<高校野球埼玉大会:大宮東10-0八潮>◇17日◇3回戦

 大宮東・今川涼介外野手(3年)が大暴れだ。2打席連続本塁打を含む4打数4安打4打点の活躍で、八潮に5回コールド勝ち。自らのバットでコールドを決める“サヨナラ”打も放った。2回戦の深谷戦でも、6回コールド勝ちを決めるソロ本塁打を放つなど、2戦3発と絶好調だ。吉本博監督(45)は、OBで高校通算68本塁打の西武平尾を引き合いに出し、「ここ1カ月なら今の平尾レベル」と急成長ぶりを認めた。

 「やっぱり来ちゃったか…」。5回裏2死満塁。3番を打つ今川は、この回2度目の打席に向かいながら思っていた。3回に右翼へ2点本塁打、そして5回の打者一巡の猛攻のきっかけとなった右翼へのソロ本塁打と、そこまで3打数3安打3打点。「2本目の本塁打が詰まっていたのに入ったので、何かあるかな」と淡々と打席に入った。4球目をあっさりと左前に運びコールドとなる10点目の“サヨナラ”打を放った。

 吉本監督が「並外れていた」と振り返る打撃力を買われ、1年の夏からレギュラー。50メートル6秒2の俊足を生かした広い守備範囲も魅力だ。右に左に打ち分ける巨人高橋由ばりの広角打法が持ち味で、高校通算17本塁打。昨冬の走り込みとウエートトレーニングによりパワーも増した。6月はスランプに苦しんだ。練習試合で安打が出ず、結果を出さなければと焦った。だが、練習でフォームを固めるうちに「考えすぎていたのが不調の原因。今は考えすぎず、甘い球が来たら振れるようになった」と精神的にも成長した。

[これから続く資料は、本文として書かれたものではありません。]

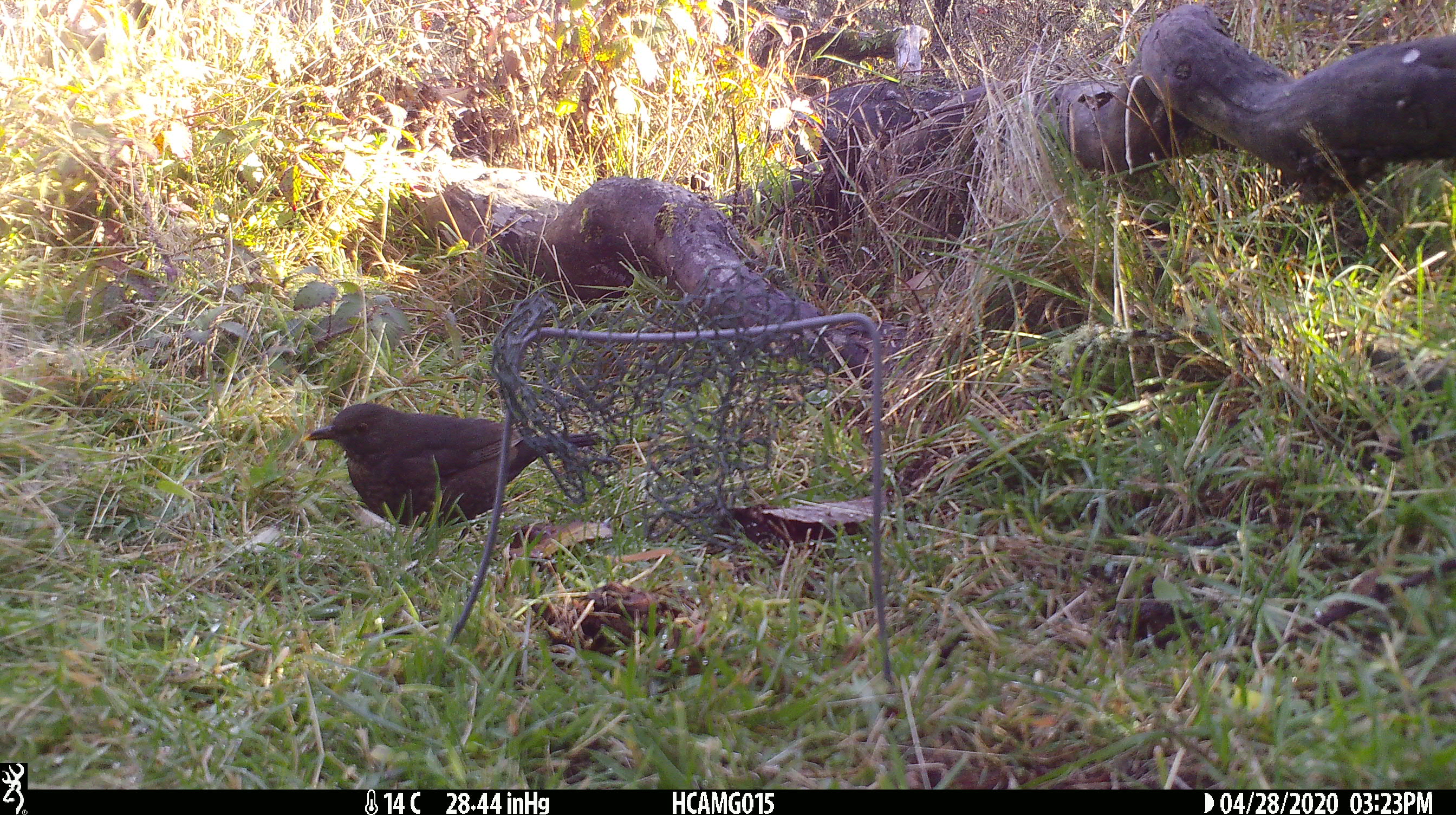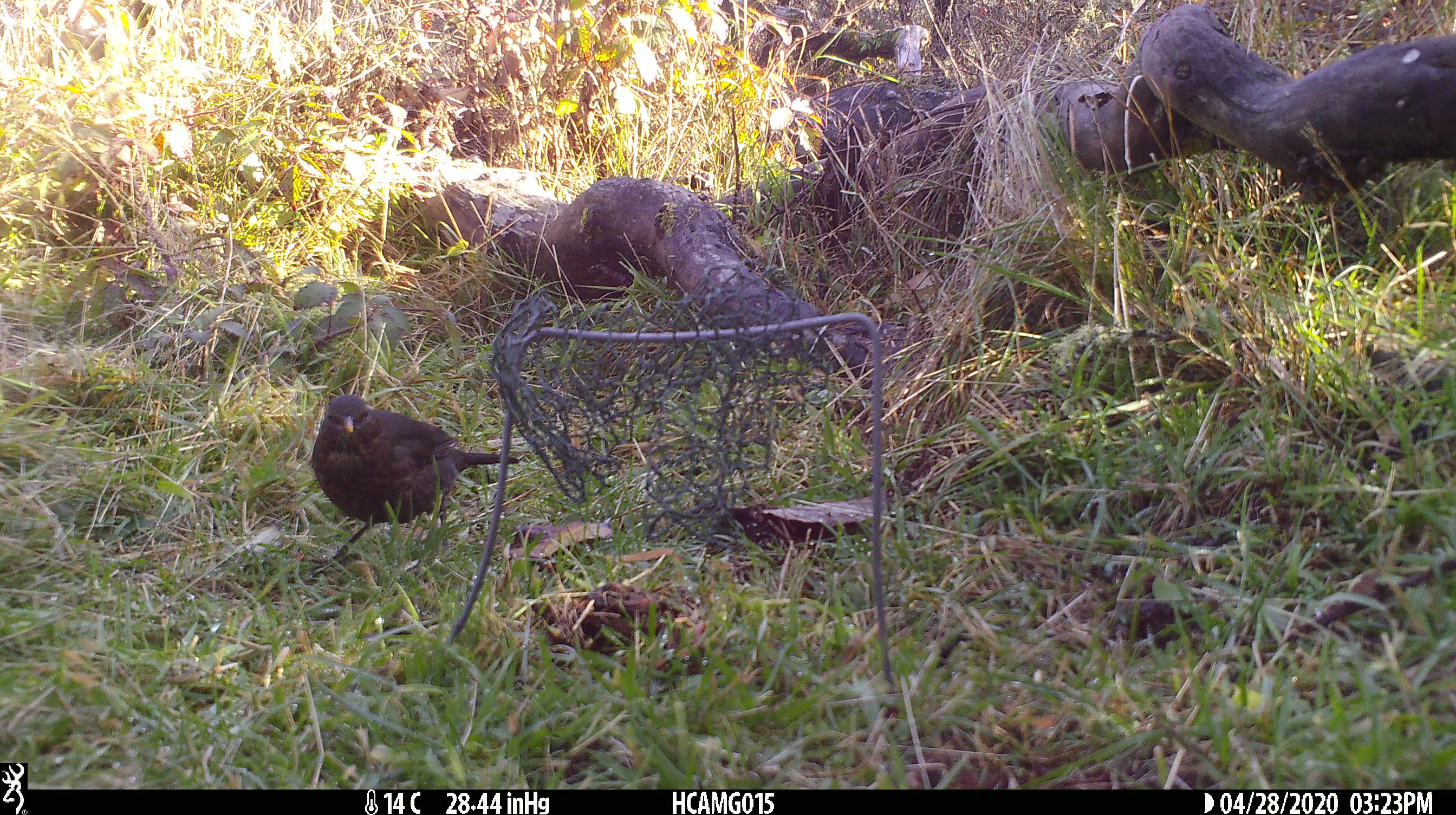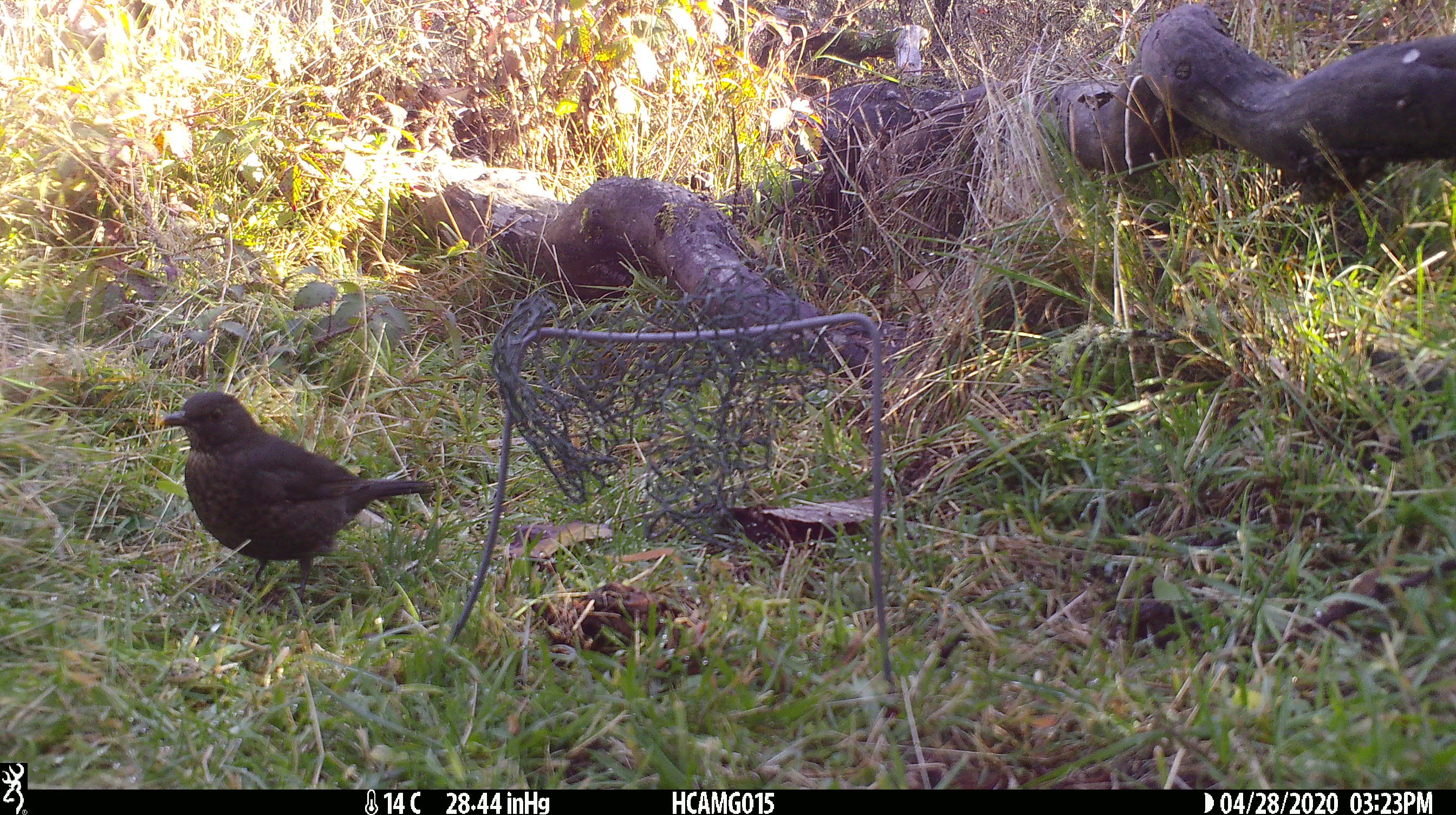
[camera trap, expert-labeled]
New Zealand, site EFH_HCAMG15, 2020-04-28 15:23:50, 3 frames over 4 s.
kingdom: Animalia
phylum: Chordata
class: Aves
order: Passeriformes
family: Turdidae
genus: Turdus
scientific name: Turdus merula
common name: eurasian blackbird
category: blackbird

 今大会ではすでに3本塁打。ただ、4番高山亮内野手(3年)へのつなぎを重視して「飛ばすことはあまり考えない」という。今川の成長ぶりを吉本監督は「心の安定がすごい。ここ1カ月ぐらいの伸びだと今の平尾レベルじゃないか」。高校通算68本塁打のOB、西武平尾を引き合いに出した。それでも今川は「つなぐ意識でチームが勝っていければ」と控えめだ。慌てず、騒がず。勝利のために黙々とバットを振る。【島根純】

 ◆今川涼介(いまがわ・りょうすけ)1993年(平5)4月8日生まれ。小学生で野球を始め、中学時代は浦和シニアで外野手。最近聴いている音楽は西野カナ、HY。50メートルは6秒2。家族構成は父、母、弟、妹。178センチ、74キロ。右投げ左打ち。